Start Records

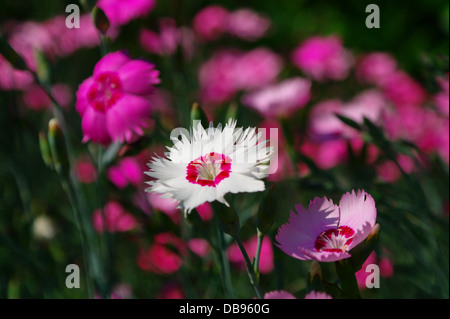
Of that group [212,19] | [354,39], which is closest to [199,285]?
[212,19]

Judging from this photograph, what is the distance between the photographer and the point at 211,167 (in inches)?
20.4

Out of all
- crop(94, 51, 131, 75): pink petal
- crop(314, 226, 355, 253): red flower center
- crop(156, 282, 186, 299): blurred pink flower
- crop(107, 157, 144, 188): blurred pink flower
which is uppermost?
crop(94, 51, 131, 75): pink petal

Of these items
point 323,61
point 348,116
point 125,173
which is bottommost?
point 125,173

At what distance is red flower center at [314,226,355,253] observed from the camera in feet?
1.67

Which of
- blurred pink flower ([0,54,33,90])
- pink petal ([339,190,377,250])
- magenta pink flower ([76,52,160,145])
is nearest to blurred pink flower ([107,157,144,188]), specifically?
magenta pink flower ([76,52,160,145])

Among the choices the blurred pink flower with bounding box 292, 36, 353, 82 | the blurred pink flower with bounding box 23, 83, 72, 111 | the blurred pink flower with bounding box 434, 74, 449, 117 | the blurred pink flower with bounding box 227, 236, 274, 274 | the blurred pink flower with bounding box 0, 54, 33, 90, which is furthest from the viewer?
the blurred pink flower with bounding box 23, 83, 72, 111

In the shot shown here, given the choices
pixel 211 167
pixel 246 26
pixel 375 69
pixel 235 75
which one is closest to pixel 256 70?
pixel 235 75

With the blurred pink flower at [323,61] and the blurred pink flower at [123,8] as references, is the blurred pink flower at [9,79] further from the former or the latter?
the blurred pink flower at [323,61]

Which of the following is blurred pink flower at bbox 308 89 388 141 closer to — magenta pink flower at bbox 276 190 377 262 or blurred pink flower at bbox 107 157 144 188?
blurred pink flower at bbox 107 157 144 188

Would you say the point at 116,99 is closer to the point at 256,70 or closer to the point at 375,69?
the point at 256,70

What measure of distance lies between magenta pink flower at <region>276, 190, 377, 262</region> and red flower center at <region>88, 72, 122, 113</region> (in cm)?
32

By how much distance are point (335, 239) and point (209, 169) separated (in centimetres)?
16

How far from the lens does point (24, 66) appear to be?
0.74m

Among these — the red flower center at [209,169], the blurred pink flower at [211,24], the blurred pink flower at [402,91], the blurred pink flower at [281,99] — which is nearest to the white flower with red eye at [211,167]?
the red flower center at [209,169]
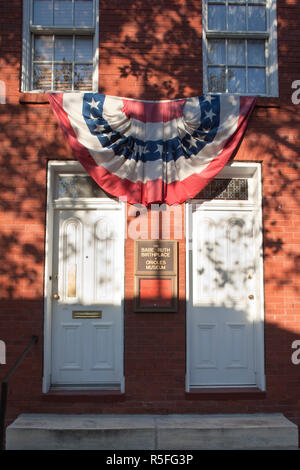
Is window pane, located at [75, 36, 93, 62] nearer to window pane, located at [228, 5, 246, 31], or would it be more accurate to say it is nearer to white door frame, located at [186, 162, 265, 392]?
window pane, located at [228, 5, 246, 31]

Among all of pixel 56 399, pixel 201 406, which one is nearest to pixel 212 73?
pixel 201 406

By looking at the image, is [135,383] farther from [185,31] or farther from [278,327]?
[185,31]

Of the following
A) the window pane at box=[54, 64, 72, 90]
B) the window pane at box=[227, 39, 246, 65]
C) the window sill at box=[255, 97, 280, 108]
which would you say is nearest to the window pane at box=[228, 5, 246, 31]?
the window pane at box=[227, 39, 246, 65]

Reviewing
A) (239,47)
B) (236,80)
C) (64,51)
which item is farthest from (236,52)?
(64,51)

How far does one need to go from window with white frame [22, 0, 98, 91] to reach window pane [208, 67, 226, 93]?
1.56m

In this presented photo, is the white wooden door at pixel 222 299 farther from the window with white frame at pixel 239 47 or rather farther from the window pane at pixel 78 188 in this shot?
the window with white frame at pixel 239 47

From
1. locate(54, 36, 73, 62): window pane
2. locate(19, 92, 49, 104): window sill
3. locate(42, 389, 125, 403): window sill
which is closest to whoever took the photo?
locate(42, 389, 125, 403): window sill

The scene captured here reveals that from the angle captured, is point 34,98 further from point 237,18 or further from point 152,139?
point 237,18

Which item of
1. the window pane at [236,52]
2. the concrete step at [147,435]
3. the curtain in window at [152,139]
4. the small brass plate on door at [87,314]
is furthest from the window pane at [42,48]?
the concrete step at [147,435]

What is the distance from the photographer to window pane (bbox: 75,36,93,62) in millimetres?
5418

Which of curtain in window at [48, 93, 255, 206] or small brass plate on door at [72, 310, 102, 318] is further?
small brass plate on door at [72, 310, 102, 318]

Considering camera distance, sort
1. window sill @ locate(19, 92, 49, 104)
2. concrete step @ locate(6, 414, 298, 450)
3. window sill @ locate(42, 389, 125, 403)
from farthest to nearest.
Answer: window sill @ locate(19, 92, 49, 104)
window sill @ locate(42, 389, 125, 403)
concrete step @ locate(6, 414, 298, 450)

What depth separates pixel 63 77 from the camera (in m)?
5.40

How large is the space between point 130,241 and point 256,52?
10.1 feet
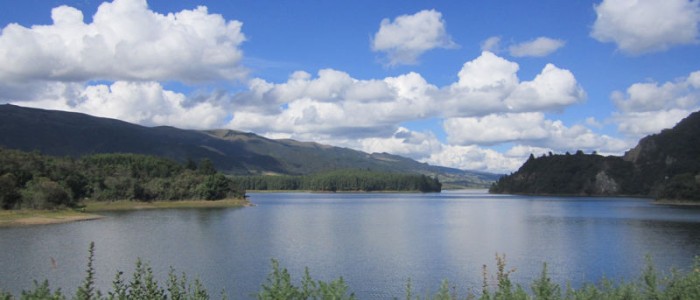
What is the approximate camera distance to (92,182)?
15788 centimetres

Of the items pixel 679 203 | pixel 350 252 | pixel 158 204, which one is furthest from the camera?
pixel 679 203

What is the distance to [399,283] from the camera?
39.9m

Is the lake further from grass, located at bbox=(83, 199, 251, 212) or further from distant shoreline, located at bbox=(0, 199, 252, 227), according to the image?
grass, located at bbox=(83, 199, 251, 212)

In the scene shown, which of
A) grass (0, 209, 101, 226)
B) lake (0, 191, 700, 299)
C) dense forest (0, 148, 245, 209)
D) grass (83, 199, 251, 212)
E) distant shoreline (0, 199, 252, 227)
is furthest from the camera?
grass (83, 199, 251, 212)

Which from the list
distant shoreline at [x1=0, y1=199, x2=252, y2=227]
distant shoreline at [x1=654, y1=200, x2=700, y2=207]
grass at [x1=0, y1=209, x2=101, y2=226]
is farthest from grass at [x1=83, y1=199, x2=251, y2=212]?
distant shoreline at [x1=654, y1=200, x2=700, y2=207]

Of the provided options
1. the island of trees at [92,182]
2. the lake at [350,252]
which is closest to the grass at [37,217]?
the island of trees at [92,182]

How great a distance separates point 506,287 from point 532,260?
40.4 metres

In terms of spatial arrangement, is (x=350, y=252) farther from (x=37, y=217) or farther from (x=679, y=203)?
(x=679, y=203)

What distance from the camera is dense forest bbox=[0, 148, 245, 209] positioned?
108 m

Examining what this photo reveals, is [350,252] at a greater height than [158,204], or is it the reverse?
[158,204]

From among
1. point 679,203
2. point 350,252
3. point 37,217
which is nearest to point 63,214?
point 37,217

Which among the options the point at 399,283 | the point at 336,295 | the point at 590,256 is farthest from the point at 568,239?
the point at 336,295

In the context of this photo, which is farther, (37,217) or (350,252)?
(37,217)

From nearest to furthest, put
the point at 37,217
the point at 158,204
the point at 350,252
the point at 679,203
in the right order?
the point at 350,252, the point at 37,217, the point at 158,204, the point at 679,203
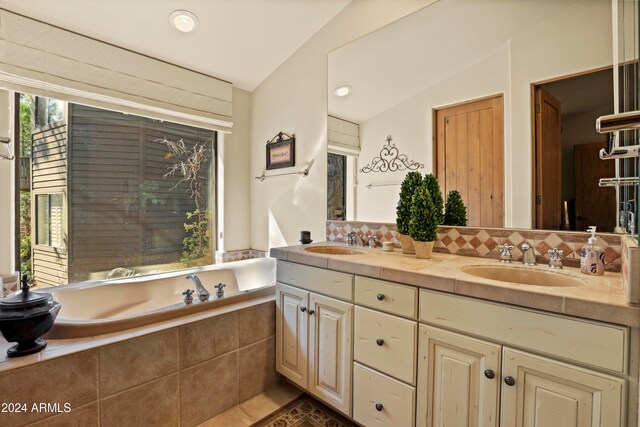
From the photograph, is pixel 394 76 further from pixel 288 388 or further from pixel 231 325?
pixel 288 388

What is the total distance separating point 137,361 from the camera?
138 centimetres

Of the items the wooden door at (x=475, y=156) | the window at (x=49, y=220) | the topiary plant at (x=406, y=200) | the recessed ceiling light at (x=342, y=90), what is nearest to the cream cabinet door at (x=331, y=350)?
the topiary plant at (x=406, y=200)

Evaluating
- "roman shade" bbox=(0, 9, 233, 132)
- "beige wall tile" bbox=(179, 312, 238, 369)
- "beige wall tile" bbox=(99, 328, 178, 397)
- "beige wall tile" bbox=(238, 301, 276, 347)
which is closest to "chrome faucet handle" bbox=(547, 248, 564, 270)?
"beige wall tile" bbox=(238, 301, 276, 347)

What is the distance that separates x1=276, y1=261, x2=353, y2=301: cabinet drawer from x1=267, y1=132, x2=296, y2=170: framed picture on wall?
114cm

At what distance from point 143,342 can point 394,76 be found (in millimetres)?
2093

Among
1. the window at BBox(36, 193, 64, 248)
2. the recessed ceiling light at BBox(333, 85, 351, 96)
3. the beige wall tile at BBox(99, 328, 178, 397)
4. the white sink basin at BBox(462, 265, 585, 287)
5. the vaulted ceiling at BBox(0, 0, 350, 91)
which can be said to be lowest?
the beige wall tile at BBox(99, 328, 178, 397)

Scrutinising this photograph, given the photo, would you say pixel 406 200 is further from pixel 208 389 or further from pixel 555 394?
pixel 208 389

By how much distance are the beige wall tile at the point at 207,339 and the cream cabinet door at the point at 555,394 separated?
1.33 metres

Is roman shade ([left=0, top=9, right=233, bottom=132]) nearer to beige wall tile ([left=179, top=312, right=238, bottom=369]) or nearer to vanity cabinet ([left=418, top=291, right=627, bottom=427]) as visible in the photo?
beige wall tile ([left=179, top=312, right=238, bottom=369])

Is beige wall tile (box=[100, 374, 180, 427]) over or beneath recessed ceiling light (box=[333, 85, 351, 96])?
beneath

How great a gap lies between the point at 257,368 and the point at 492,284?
4.72 ft

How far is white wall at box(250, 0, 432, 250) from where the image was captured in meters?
2.25

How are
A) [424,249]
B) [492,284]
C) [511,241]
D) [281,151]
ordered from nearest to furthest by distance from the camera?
[492,284] → [511,241] → [424,249] → [281,151]

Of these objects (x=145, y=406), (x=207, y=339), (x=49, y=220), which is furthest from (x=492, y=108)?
(x=49, y=220)
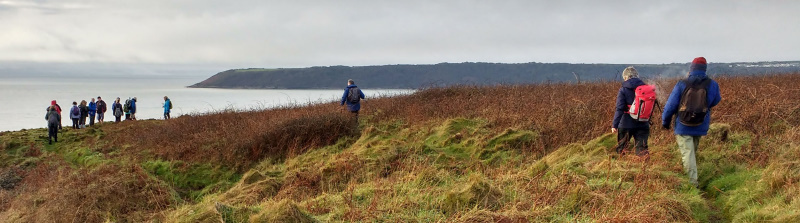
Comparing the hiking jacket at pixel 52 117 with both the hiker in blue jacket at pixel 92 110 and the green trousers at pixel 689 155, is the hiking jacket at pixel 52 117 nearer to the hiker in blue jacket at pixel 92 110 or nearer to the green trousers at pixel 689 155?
the hiker in blue jacket at pixel 92 110

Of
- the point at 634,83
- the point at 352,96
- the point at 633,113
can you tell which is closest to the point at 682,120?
the point at 633,113

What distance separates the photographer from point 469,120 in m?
11.3

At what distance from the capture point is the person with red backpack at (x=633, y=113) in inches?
246

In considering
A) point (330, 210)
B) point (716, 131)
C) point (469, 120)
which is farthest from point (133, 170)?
point (716, 131)

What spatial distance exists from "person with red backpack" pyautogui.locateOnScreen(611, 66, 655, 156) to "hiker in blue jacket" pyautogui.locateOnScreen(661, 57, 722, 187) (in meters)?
0.56

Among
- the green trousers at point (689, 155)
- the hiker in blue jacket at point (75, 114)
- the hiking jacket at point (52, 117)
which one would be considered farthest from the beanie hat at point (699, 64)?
the hiker in blue jacket at point (75, 114)

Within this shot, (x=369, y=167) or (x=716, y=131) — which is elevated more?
(x=716, y=131)

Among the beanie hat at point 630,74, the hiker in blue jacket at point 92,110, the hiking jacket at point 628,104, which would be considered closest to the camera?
the hiking jacket at point 628,104

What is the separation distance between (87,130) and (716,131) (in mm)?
20244

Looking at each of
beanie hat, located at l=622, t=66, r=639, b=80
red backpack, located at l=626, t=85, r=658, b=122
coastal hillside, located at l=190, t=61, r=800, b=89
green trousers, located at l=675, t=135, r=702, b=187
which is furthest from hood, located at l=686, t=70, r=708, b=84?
coastal hillside, located at l=190, t=61, r=800, b=89

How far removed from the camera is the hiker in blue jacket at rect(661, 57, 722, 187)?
5387 millimetres

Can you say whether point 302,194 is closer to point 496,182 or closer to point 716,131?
point 496,182

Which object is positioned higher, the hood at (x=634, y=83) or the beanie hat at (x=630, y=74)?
the beanie hat at (x=630, y=74)

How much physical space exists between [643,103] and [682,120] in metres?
0.76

End Records

(What you will do): The line containing "How far removed" marks the start; retype it and each line after it through the end of the records above, exactly.

(Answer):
How far removed from the camera is the hiker in blue jacket at rect(661, 57, 722, 187)?
5387 millimetres

Can you say whether point 302,194 is closer to point 496,182 or closer to point 716,131?
point 496,182

Which object is positioned higher, the hood at (x=634, y=83) or the beanie hat at (x=630, y=74)?
the beanie hat at (x=630, y=74)

How much physical space exists between [643,103] and [682,120] in metres?
0.76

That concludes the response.